TrueMajority targets wasteful defense spending

Imtiyaz H. Delawala

Members of TrueMajority parked their traveling parade on Mt. Auburn St. last week. The group, founded by Ben & Jerry's co-founder Ben Cohen, will travel cross-country in their unconventional vehicles.

Giant piggy banks showing disparities in U.S. government spending have been rolling down Mass. Ave. with bellies full of play money for the past several weeks, drawing notice from amused—and confused—onlookers in Harvard Square.

One large pig van leads the chain of vehicles, with “Pentagon. $396 Billion” painted on its side. Two smaller piggy banks follow, reading “Education K-12. $34 Billion” and “World Hunger and Poverty. $10 Billion.”

The pig van—along with a hybrid Toyota Prius with a tree seemingly growing on the roof and an RV with charts of military spending—were driving along the Harvard Square leg of a national “parade” to create awareness of government spending priorities and get more people involved in progressive politics.

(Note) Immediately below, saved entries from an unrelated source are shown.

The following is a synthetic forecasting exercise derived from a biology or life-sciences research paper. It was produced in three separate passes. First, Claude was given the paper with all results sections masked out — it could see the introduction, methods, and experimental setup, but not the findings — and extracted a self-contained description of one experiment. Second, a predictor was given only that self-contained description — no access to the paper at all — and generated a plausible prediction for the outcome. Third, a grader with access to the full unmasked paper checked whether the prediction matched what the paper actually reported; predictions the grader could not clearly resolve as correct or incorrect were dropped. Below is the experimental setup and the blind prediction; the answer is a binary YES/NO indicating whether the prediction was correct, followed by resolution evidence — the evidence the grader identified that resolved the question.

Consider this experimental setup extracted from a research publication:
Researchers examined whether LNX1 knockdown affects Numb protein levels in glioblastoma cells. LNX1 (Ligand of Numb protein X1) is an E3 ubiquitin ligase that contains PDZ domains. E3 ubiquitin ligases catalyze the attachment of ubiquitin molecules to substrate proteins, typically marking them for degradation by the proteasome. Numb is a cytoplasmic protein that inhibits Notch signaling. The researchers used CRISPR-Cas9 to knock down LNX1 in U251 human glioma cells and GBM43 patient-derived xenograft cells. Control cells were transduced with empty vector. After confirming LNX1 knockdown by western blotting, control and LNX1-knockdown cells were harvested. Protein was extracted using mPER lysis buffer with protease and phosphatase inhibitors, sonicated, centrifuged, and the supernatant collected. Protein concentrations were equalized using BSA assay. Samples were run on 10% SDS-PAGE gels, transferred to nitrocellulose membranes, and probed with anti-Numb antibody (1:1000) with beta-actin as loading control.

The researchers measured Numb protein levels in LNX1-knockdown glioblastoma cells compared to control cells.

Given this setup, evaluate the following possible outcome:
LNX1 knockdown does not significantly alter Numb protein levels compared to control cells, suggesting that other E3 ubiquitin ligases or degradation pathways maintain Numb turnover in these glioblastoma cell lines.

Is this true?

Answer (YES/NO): NO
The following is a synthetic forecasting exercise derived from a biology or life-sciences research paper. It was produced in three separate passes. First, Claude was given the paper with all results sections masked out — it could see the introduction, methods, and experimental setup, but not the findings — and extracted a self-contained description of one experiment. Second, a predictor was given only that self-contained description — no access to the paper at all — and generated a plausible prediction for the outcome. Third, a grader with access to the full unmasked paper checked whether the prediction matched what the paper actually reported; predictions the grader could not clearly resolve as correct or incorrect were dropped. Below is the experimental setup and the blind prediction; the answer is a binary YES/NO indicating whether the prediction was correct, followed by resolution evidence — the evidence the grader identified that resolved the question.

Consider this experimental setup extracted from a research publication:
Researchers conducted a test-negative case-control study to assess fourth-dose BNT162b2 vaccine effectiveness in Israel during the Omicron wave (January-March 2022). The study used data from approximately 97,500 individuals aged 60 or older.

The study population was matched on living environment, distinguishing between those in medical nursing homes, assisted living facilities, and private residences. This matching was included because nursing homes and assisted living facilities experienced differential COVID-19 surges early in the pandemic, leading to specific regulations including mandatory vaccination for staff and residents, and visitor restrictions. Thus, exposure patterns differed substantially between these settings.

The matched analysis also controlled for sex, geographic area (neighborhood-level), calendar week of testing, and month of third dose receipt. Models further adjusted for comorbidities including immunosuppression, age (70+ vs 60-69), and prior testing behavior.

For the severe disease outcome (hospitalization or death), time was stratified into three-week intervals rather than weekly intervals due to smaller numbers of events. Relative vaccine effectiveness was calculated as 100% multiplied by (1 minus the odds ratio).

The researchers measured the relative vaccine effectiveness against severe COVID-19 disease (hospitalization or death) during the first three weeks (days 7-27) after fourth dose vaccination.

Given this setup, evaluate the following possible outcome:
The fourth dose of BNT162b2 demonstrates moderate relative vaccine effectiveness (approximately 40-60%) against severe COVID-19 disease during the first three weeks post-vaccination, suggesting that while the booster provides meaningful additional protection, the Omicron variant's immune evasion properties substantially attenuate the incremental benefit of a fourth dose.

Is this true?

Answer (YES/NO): NO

“One of the problems with politics is that it’s been kind of dry, especially these issues on the left,” says Ben Cohen, co-founder of Ben & Jerry’s Ice Cream who also founded the organization behind the pigs on parade, TrueMajority.

Since June, TrueMajority has been publicizing its website, www.truemajority.org, through its parade, a traveling carnival and an e-mail campaign.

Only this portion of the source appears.